家斉将軍、天皇を気づかう

毎月のプレゼント

 前回、宮家から天皇になった光格天皇が父親を太上天皇とする許可を幕府に求めたのに、老中松平定信がこれを拒絶した真の理由は、傍若無人な将軍の実父を大御所にさせないためだったという話を紹介しました。

御三卿から将軍となった家斉は、実父一橋治済が原因で光格天皇の要請を却下せざるをえなかったことから、天皇に申し訳ないとの思いを強く抱いていたようで、天皇にさまざまな気づかいを示しています。

その例として、幕末に京都守護職を務めた旧会津藩士の秋月胤永(かずひさ:旧名悌次郎)が、明治32年の史談会で語った話をご紹介します。(読みやすくするため現代仮名づかいにし、漢字の一部を平仮名にかえて、句読点をおぎなっています)

文恭院(=家斉)という御方はよほど発明な方で物の見える方であるによって、あの御方の御在世中は毎月毎月観てお慰みになる物や、又食べて宜しい物などを春夏秋冬どころではなく月々長持に幾棹も献じられましたが、トントそれは御内献であります。
【秋月胤永「幕府勅使待遇ニ関スル因由附四節」『史談会速記録 第91輯』】

将軍が「献じる」相手は天皇しかありません。

##############################

• _練習問題 A_: 本文のうち、「家斉将軍、天皇を気づかう」から始めて「まな気づかいを示しています。」までを、一字も変えずに書き写してください。
• _練習問題 B_:
次の(i)〜(iii)が本文の内容と合っているかを「はい」か「いいえ」で答え、決め手になった本文の言葉をそのまま引用してください。
(i) 老中松平定信は、光格天皇の父を太上天皇とする許可を断った。
(ii) 秋月胤永は、明治32年の史談会で話をした。
(iii) 家斉は、天皇への品物を季節ごとに年4回だけ贈った。
ここからのエントリーは、本文とは関係のない別の資料です。

##############################

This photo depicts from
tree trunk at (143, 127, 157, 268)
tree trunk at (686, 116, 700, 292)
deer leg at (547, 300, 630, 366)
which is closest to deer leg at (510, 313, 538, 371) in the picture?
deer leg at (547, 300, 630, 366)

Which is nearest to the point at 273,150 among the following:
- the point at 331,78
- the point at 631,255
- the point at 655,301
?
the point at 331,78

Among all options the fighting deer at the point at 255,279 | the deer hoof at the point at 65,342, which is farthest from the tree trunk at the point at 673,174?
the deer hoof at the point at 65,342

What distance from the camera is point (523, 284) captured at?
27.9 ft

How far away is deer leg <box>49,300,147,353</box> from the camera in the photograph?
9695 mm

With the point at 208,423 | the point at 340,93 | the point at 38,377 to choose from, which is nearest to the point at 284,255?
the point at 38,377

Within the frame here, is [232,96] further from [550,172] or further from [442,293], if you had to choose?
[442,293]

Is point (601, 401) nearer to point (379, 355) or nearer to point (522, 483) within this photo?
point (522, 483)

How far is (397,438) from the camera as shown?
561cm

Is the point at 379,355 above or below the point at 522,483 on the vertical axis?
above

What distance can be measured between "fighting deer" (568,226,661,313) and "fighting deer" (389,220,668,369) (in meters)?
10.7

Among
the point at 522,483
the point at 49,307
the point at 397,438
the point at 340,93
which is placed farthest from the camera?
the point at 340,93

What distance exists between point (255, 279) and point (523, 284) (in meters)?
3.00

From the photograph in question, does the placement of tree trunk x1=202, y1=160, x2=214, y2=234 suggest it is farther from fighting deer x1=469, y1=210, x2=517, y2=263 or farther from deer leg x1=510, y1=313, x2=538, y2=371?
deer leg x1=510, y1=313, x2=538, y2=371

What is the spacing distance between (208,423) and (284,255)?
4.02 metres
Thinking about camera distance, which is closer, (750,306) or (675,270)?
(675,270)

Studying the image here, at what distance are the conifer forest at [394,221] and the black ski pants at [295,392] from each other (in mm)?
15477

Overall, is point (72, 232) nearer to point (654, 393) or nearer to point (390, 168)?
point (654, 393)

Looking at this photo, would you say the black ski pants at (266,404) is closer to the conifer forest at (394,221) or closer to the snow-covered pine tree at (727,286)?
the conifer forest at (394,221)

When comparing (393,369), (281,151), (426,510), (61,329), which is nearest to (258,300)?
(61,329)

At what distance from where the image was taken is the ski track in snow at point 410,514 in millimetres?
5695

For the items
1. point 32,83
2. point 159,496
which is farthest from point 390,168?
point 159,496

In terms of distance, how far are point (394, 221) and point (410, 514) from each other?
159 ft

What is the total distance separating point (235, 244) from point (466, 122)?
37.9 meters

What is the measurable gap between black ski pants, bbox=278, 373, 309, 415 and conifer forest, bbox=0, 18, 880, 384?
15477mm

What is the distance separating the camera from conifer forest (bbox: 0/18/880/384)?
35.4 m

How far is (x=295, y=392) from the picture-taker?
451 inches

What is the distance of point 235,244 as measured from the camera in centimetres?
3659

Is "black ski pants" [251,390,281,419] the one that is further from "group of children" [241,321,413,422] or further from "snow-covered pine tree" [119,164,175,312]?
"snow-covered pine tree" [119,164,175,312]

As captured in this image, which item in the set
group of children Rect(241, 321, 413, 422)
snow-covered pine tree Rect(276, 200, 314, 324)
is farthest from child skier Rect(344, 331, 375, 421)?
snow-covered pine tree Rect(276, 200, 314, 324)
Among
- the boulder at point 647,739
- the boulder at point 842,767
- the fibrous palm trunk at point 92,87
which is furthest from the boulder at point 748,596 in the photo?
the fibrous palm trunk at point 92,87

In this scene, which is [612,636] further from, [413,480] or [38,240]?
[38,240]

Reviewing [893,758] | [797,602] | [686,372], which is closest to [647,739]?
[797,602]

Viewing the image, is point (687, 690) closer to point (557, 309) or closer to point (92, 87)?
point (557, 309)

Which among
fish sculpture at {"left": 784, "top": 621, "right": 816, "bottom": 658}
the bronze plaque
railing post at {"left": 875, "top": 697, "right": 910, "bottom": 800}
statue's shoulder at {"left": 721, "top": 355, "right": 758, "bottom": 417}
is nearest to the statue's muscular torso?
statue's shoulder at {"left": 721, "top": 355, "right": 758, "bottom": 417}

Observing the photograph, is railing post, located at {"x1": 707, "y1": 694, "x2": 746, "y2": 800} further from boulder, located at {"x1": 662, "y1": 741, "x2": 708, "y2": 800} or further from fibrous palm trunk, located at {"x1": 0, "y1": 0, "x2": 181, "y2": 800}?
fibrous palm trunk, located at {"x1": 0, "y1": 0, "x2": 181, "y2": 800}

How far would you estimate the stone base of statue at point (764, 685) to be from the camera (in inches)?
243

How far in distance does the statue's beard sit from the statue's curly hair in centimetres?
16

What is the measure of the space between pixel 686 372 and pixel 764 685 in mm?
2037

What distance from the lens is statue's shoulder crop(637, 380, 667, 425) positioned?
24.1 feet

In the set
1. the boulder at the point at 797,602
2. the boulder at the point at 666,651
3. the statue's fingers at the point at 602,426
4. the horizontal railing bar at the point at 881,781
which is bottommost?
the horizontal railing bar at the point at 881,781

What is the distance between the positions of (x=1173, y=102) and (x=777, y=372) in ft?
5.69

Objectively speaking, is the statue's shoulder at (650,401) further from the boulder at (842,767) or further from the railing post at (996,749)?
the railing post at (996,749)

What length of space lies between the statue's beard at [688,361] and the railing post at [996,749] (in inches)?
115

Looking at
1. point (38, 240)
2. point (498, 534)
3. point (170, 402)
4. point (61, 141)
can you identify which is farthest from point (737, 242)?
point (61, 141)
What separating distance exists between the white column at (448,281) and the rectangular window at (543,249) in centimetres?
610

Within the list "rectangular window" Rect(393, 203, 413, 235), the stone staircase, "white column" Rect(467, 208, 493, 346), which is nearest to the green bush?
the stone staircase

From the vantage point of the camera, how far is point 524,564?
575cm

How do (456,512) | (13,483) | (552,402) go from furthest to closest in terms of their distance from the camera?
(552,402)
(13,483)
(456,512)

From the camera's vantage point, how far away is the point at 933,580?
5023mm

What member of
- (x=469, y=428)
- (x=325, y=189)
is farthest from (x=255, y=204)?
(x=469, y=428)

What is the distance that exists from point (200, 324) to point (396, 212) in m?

##############################

• _解答 A_:
家斉将軍、天皇を気づかう

毎月のプレゼント

 前回、宮家から天皇になった光格天皇が父親を太上天皇とする許可を幕府に求めたのに、老中松平定信がこれを拒絶した真の理由は、傍若無人な将軍の実父を大御所にさせないためだったという話を紹介しました。

御三卿から将軍となった家斉は、実父一橋治済が原因で光格天皇の要請を却下せざるをえなかったことから、天皇に申し訳ないとの思いを強く抱いていたようで、天皇にさまざまな気づかいを示しています。

• _解答 B_:
(i) はい。「老中松平定信がこれを拒絶した」
(ii) はい。「明治32年の史談会で語った」
(iii) いいえ。「春夏秋冬どころではなく月々長持に幾棹も献じられました」